Was sind die drei wichtigsten Herausforderungen in den kommenden Jahren im Bankenwesen generell?

Thema Nummer eins ist die Nachhaltigkeit: Nachhaltigkeit muss auch bei konventionellen Banken zum Geschäftsmodell werden und nicht nur in einzelnen Produkten verankert sein. Es geht dabei nicht nur um Reporting, sondern um Wirkung. Wie können wir als Finanzdienstleister zur nachhaltigen Transformation von Wirtschaft und Gesellschaft beitragen? Dabei steht die Unterstützung der Realwirtschaft im Fokus, die Güter und Dienstleistungen anbietet – und nicht Finanzprodukte.

Thema Nummer zwei?

Die Digitalisierung: Digitalisierung ist das Thema schlechthin in der Finanzwelt. Doch welche Digitalisierung passt für die Kundschaft? Auch interne Digitalisierung ist für Banken und auch für die ABS wichtig, vor allem aus Effizienz- und Kohärenzsicht.

Bliebe noch Punkt drei.

Der ist nicht weniger wichtig, denn hier geht es um Sinn und Transparenz: Die klassische Bankenwelt hat ein Reputationsproblem. Sie richtet sich auf Gewinnmaximierung aus und hat vor allem die Shareholder im Fokus. Es braucht eine klare Ausrichtung auf die Stakeholder, gerade weil Banken, auch kleinere, eine grössere Bedeutung für eine Volkswirtschaft haben als viele andere Sektoren. Bei der ABS steht seit der Gründung das Gemeinwohl im Zentrum. Das Reputationsproblem der Branche liegt auch daran, dass man zu sehr auf Maximierung von Gewinnen setzt und noch immer zu wenig transparent ist. Transparenz zahlt auf die Glaubwürdigkeit ein. Transparenz hochzuhalten, ist für die Reputation die zentrale Basis.
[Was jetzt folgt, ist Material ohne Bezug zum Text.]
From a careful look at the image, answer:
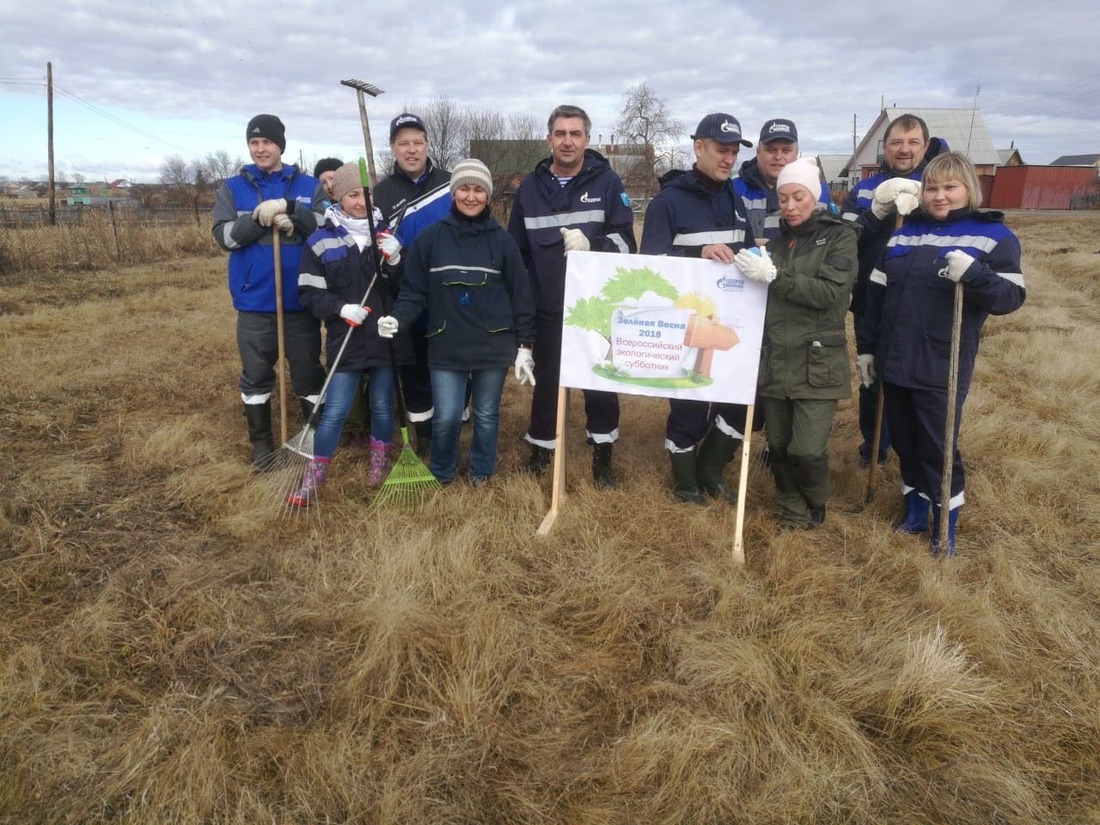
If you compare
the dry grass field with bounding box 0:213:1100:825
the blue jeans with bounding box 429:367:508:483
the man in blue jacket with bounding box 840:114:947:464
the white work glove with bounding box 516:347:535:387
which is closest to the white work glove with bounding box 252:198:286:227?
the blue jeans with bounding box 429:367:508:483

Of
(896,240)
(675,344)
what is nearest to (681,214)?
(675,344)

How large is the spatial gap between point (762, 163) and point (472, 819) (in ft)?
14.1

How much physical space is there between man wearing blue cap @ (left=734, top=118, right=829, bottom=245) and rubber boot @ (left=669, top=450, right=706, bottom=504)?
1.53 meters

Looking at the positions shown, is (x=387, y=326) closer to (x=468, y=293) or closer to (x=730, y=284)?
(x=468, y=293)

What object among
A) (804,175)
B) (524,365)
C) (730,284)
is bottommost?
(524,365)

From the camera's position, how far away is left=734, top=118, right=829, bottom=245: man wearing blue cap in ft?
14.8

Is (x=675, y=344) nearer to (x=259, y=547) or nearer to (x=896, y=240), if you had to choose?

Ist KI bei der ABS ein Thema? Bei welchen Anwendungen macht KI bereits Sinn für Ihre Bank?

Bei der ABS steht die nachhaltige Wirkung für Mensch und Umwelt im Zentrum. Wenn KI eine positive Rolle dabei spielen kann, macht sie für uns Sinn. Aber: Wir setzen uns differenziert, auch kritisch, mit dem Einsatz von Technologie auseinander. Der direkte Kontakt mit unseren Kundinnen und Kunden steht bei uns im Zentrum.

Doch die fortschreitende Digitalisierung ist ein Thema?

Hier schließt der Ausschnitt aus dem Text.